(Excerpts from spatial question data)
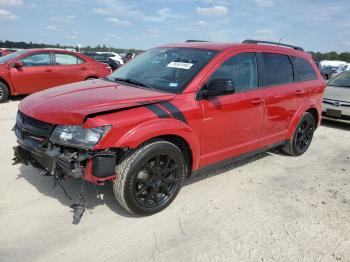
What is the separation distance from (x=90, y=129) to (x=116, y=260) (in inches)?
44.5

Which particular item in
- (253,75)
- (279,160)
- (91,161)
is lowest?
(279,160)

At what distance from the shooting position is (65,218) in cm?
352

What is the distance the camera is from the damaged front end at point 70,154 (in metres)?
3.10

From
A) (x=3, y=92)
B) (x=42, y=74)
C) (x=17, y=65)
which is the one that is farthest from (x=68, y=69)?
(x=3, y=92)

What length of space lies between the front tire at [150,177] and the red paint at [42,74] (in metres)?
7.75

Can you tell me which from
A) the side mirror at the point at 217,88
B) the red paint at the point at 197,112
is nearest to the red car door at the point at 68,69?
the red paint at the point at 197,112

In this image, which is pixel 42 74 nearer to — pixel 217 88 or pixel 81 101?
pixel 81 101

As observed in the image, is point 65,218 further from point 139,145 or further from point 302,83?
point 302,83

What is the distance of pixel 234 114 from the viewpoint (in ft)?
13.9

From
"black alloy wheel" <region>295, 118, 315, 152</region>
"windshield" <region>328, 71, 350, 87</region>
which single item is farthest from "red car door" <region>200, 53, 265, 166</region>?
"windshield" <region>328, 71, 350, 87</region>

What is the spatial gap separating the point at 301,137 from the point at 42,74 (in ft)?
24.9

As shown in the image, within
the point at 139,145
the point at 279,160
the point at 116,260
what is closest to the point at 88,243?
the point at 116,260

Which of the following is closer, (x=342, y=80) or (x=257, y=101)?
(x=257, y=101)

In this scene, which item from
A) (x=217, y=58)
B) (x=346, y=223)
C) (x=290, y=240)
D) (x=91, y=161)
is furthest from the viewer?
(x=217, y=58)
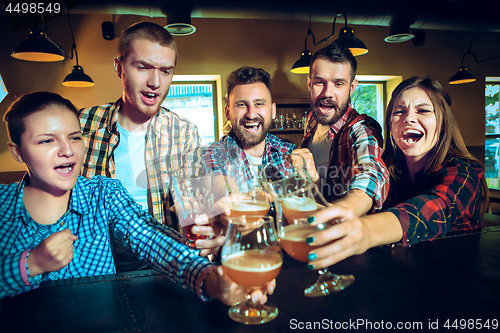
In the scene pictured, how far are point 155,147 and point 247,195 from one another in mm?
1187

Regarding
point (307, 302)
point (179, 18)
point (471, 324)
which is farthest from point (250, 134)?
point (179, 18)

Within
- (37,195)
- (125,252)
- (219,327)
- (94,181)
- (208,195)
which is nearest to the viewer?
(219,327)

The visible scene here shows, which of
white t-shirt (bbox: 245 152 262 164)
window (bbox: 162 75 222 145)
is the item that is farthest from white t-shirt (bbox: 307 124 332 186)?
window (bbox: 162 75 222 145)

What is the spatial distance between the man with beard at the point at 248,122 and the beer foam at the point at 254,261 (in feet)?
4.19

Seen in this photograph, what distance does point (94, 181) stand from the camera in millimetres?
1447

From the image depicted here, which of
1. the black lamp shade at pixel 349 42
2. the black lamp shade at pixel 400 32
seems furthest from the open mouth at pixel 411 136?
the black lamp shade at pixel 400 32

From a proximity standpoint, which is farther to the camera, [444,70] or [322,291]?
[444,70]

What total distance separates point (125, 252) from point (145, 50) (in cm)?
121

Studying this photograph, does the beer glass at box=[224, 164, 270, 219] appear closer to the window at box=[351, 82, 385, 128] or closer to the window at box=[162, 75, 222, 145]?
the window at box=[162, 75, 222, 145]

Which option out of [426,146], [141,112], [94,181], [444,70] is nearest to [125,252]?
[94,181]

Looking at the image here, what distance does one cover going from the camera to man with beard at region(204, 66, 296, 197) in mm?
2098

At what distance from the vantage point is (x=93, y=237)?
1354 mm


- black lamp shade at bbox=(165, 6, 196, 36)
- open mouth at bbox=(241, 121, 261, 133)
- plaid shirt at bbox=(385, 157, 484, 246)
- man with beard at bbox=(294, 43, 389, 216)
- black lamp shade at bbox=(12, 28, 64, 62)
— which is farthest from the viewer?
black lamp shade at bbox=(165, 6, 196, 36)

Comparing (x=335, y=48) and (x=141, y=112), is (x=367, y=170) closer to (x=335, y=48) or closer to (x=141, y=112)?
(x=335, y=48)
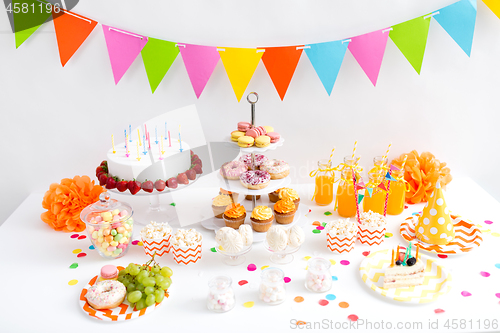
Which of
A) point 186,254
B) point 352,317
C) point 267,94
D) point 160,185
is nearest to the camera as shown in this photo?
point 352,317

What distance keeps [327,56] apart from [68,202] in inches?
47.3

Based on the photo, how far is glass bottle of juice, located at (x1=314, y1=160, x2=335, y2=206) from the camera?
1833 mm

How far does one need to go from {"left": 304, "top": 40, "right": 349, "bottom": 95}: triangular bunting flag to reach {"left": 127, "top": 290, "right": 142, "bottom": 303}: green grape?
3.73 feet

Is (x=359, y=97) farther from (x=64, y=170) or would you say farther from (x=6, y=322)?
(x=6, y=322)

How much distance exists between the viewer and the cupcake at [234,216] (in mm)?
1595

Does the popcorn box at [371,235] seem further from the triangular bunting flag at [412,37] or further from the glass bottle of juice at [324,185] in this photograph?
the triangular bunting flag at [412,37]

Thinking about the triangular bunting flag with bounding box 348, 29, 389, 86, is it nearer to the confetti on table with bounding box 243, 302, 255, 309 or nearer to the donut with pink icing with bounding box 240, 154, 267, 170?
the donut with pink icing with bounding box 240, 154, 267, 170

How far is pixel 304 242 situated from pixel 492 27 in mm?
1203

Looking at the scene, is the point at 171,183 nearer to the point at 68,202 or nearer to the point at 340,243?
the point at 68,202

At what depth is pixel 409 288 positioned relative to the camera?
131 cm

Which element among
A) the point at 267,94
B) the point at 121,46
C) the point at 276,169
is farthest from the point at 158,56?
the point at 276,169

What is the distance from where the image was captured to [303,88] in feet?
6.30

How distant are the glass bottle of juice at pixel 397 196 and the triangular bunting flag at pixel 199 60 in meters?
0.88

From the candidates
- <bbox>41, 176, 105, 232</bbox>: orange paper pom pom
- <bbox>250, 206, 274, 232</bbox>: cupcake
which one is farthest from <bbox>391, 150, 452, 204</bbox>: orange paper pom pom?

_Given exercise_
Copy every item above word for word, leaving out the pictures.

_Output for this task_
What is the separation distance from (x=90, y=129) to (x=116, y=260) (in inches)?
44.5

Which particular item in
- (253,75)
- (279,160)
- (91,161)
is lowest?
(279,160)

At what distance from the shooting position is (65,218) in cm?
352

What is the distance the camera is from the damaged front end at point 70,154 (in metres)?
3.10

From
A) (x=3, y=92)
B) (x=42, y=74)
C) (x=17, y=65)
which is the one that is farthest from (x=68, y=69)?
(x=3, y=92)

What length of space lies between the front tire at [150,177] and the red paint at [42,74] (in metres)?
7.75

Can you tell me which from
A) the side mirror at the point at 217,88
B) the red paint at the point at 197,112
is nearest to the red car door at the point at 68,69?
the red paint at the point at 197,112

In this image, which is pixel 42 74 nearer to — pixel 217 88 or pixel 81 101?
pixel 81 101

As observed in the image, is point 65,218 further from point 139,145 or further from point 302,83?
point 302,83

What is the distance of pixel 234 114 from the viewpoint (in ft)?
13.9

From
"black alloy wheel" <region>295, 118, 315, 152</region>
"windshield" <region>328, 71, 350, 87</region>
which single item is farthest from "red car door" <region>200, 53, 265, 166</region>?
"windshield" <region>328, 71, 350, 87</region>

What is the spatial gap separating the point at 301,137 from the point at 42,74 (in ft)?
24.9

As shown in the image, within
the point at 139,145
the point at 279,160
the point at 116,260
what is closest to the point at 88,243?
the point at 116,260

Which of the following is closer, (x=342, y=80) or (x=257, y=101)?
(x=257, y=101)

In this scene, which item from
A) (x=217, y=58)
B) (x=346, y=223)
C) (x=290, y=240)
D) (x=91, y=161)
is furthest from the viewer?
(x=217, y=58)
In the scene pictured, how far are point 155,147 and point 247,195 from one another in mm?
1187

Regarding
point (307, 302)
point (179, 18)
point (471, 324)
which is farthest from point (250, 134)?
point (179, 18)

Within
- (37,195)
- (125,252)
- (219,327)
- (94,181)
- (208,195)
which is nearest to the viewer?
(219,327)

The visible scene here shows, which of
white t-shirt (bbox: 245 152 262 164)
window (bbox: 162 75 222 145)
is the item that is farthest from white t-shirt (bbox: 307 124 332 186)?
window (bbox: 162 75 222 145)

What is the spatial distance between the man with beard at the point at 248,122 and the beer foam at the point at 254,261 (in feet)?
4.19

Seen in this photograph, what distance does point (94, 181) stand from the camera in millimetres?
1447

From the image depicted here, which of
1. the black lamp shade at pixel 349 42
2. the black lamp shade at pixel 400 32
seems furthest from the open mouth at pixel 411 136?
the black lamp shade at pixel 400 32

From a proximity standpoint, which is farther to the camera, [444,70] or [322,291]?
[444,70]

What total distance separates point (125, 252) from point (145, 50) (in cm)?
121

Studying this photograph, does the beer glass at box=[224, 164, 270, 219] appear closer to the window at box=[351, 82, 385, 128] or closer to the window at box=[162, 75, 222, 145]?
the window at box=[162, 75, 222, 145]

Which option out of [426,146], [141,112], [94,181], [444,70] is nearest to [125,252]?
[94,181]

Looking at the image here, what distance does one cover going from the camera to man with beard at region(204, 66, 296, 197) in mm?
2098

At what distance from the vantage point is (x=93, y=237)?
1354 mm


- black lamp shade at bbox=(165, 6, 196, 36)
- open mouth at bbox=(241, 121, 261, 133)
- plaid shirt at bbox=(385, 157, 484, 246)
- man with beard at bbox=(294, 43, 389, 216)
- black lamp shade at bbox=(12, 28, 64, 62)
— which is farthest from the viewer?
black lamp shade at bbox=(165, 6, 196, 36)

Comparing (x=335, y=48) and (x=141, y=112), is (x=367, y=170) closer to (x=335, y=48) or closer to (x=141, y=112)?
(x=335, y=48)
Which of
A) point 186,254
B) point 352,317
C) point 267,94
D) point 160,185
is nearest to the camera as shown in this photo?
point 352,317

What distance keeps [327,56] apart from [68,202] in inches?
47.3

Based on the photo, how far is glass bottle of juice, located at (x1=314, y1=160, x2=335, y2=206) from the camera?
1833 mm

How far does one need to go from {"left": 304, "top": 40, "right": 349, "bottom": 95}: triangular bunting flag to reach {"left": 127, "top": 290, "right": 142, "bottom": 303}: green grape?
3.73 feet

Is (x=359, y=97) farther from (x=64, y=170) or would you say farther from (x=6, y=322)?
(x=6, y=322)

How much distance exists between the viewer and the cupcake at [234,216] (in mm)?
1595

Does the popcorn box at [371,235] seem further from the triangular bunting flag at [412,37] or further from the glass bottle of juice at [324,185] in this photograph?
the triangular bunting flag at [412,37]

Thinking about the triangular bunting flag with bounding box 348, 29, 389, 86, is it nearer to the confetti on table with bounding box 243, 302, 255, 309 or nearer to the donut with pink icing with bounding box 240, 154, 267, 170?
the donut with pink icing with bounding box 240, 154, 267, 170

How far is pixel 304 242 situated from pixel 492 27 in mm?
1203

Looking at the scene, is the point at 171,183 nearer to the point at 68,202 or nearer to the point at 340,243?
the point at 68,202

At what depth is pixel 409 288 positioned relative to the camera?
131 cm

Which element among
A) the point at 267,94
B) the point at 121,46
C) the point at 276,169
is farthest from the point at 158,56?
the point at 276,169

What is the distance from where the image was captured to [303,88] in feet?
6.30

How distant are the glass bottle of juice at pixel 397 196 and the triangular bunting flag at pixel 199 60 in meters?
0.88

From the candidates
- <bbox>41, 176, 105, 232</bbox>: orange paper pom pom
- <bbox>250, 206, 274, 232</bbox>: cupcake
which one is farthest from <bbox>391, 150, 452, 204</bbox>: orange paper pom pom?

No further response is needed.